=== Input material ===

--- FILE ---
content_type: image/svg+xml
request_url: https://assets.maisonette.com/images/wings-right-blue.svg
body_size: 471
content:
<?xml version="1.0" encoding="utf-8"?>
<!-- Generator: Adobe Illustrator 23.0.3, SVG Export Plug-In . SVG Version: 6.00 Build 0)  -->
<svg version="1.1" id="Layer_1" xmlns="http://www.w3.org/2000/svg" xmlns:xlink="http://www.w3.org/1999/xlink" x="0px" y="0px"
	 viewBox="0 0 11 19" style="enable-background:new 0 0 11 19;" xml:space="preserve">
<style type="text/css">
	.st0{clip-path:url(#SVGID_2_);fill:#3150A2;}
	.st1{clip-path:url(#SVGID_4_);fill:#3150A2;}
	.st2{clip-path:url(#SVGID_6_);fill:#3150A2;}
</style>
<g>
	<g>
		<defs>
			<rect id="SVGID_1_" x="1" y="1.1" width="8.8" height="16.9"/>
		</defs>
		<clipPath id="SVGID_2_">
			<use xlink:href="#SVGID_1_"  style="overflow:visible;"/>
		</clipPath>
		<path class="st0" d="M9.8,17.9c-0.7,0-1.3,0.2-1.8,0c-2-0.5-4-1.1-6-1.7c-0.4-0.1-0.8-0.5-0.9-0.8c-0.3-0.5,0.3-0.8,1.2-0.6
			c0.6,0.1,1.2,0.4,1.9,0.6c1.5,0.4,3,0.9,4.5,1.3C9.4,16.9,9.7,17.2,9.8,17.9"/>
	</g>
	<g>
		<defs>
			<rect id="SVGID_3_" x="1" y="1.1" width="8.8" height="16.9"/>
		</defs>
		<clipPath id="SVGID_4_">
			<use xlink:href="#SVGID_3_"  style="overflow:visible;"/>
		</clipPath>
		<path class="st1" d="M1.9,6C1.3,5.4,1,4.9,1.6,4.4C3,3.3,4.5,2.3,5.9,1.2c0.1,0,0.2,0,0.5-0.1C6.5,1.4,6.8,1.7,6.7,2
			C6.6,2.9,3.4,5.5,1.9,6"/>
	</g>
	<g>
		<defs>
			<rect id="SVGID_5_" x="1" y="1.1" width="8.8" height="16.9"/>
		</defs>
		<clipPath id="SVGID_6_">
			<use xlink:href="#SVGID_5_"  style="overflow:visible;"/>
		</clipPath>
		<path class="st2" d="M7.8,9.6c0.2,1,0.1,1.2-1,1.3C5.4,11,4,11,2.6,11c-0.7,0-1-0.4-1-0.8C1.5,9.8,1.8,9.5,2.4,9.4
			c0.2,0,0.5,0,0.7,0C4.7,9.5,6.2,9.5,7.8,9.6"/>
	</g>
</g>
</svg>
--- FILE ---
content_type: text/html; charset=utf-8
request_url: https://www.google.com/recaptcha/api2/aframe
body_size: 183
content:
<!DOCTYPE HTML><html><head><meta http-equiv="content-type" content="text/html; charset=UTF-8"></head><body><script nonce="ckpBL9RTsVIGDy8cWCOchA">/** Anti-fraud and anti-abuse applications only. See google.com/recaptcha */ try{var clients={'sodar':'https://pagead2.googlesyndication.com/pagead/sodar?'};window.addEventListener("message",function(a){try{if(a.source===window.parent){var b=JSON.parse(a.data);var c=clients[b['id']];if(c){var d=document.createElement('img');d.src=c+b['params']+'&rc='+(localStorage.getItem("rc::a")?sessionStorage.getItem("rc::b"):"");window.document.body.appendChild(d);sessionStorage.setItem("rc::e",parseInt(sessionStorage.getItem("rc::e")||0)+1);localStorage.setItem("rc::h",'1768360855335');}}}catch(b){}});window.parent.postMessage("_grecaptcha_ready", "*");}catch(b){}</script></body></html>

===

■ Assignment: Return all of the entries exactly as written.

■ Solution:
--- FILE ---
content_type: image/svg+xml
request_url: https://assets.maisonette.com/images/wings-right-blue.svg
body_size: 471
content:
<?xml version="1.0" encoding="utf-8"?>
<!-- Generator: Adobe Illustrator 23.0.3, SVG Export Plug-In . SVG Version: 6.00 Build 0)  -->
<svg version="1.1" id="Layer_1" xmlns="http://www.w3.org/2000/svg" xmlns:xlink="http://www.w3.org/1999/xlink" x="0px" y="0px"
	 viewBox="0 0 11 19" style="enable-background:new 0 0 11 19;" xml:space="preserve">
<style type="text/css">
	.st0{clip-path:url(#SVGID_2_);fill:#3150A2;}
	.st1{clip-path:url(#SVGID_4_);fill:#3150A2;}
	.st2{clip-path:url(#SVGID_6_);fill:#3150A2;}
</style>
<g>
	<g>
		<defs>
			<rect id="SVGID_1_" x="1" y="1.1" width="8.8" height="16.9"/>
		</defs>
		<clipPath id="SVGID_2_">
			<use xlink:href="#SVGID_1_"  style="overflow:visible;"/>
		</clipPath>
		<path class="st0" d="M9.8,17.9c-0.7,0-1.3,0.2-1.8,0c-2-0.5-4-1.1-6-1.7c-0.4-0.1-0.8-0.5-0.9-0.8c-0.3-0.5,0.3-0.8,1.2-0.6
			c0.6,0.1,1.2,0.4,1.9,0.6c1.5,0.4,3,0.9,4.5,1.3C9.4,16.9,9.7,17.2,9.8,17.9"/>
	</g>
	<g>
		<defs>
			<rect id="SVGID_3_" x="1" y="1.1" width="8.8" height="16.9"/>
		</defs>
		<clipPath id="SVGID_4_">
			<use xlink:href="#SVGID_3_"  style="overflow:visible;"/>
		</clipPath>
		<path class="st1" d="M1.9,6C1.3,5.4,1,4.9,1.6,4.4C3,3.3,4.5,2.3,5.9,1.2c0.1,0,0.2,0,0.5-0.1C6.5,1.4,6.8,1.7,6.7,2
			C6.6,2.9,3.4,5.5,1.9,6"/>
	</g>
	<g>
		<defs>
			<rect id="SVGID_5_" x="1" y="1.1" width="8.8" height="16.9"/>
		</defs>
		<clipPath id="SVGID_6_">
			<use xlink:href="#SVGID_5_"  style="overflow:visible;"/>
		</clipPath>
		<path class="st2" d="M7.8,9.6c0.2,1,0.1,1.2-1,1.3C5.4,11,4,11,2.6,11c-0.7,0-1-0.4-1-0.8C1.5,9.8,1.8,9.5,2.4,9.4
			c0.2,0,0.5,0,0.7,0C4.7,9.5,6.2,9.5,7.8,9.6"/>
	</g>
</g>
</svg>
--- FILE ---
content_type: text/html; charset=utf-8
request_url: https://www.google.com/recaptcha/api2/aframe
body_size: 183
content:
<!DOCTYPE HTML><html><head><meta http-equiv="content-type" content="text/html; charset=UTF-8"></head><body><script nonce="ckpBL9RTsVIGDy8cWCOchA">/** Anti-fraud and anti-abuse applications only. See google.com/recaptcha */ try{var clients={'sodar':'https://pagead2.googlesyndication.com/pagead/sodar?'};window.addEventListener("message",function(a){try{if(a.source===window.parent){var b=JSON.parse(a.data);var c=clients[b['id']];if(c){var d=document.createElement('img');d.src=c+b['params']+'&rc='+(localStorage.getItem("rc::a")?sessionStorage.getItem("rc::b"):"");window.document.body.appendChild(d);sessionStorage.setItem("rc::e",parseInt(sessionStorage.getItem("rc::e")||0)+1);localStorage.setItem("rc::h",'1768360855335');}}}catch(b){}});window.parent.postMessage("_grecaptcha_ready", "*");}catch(b){}</script></body></html>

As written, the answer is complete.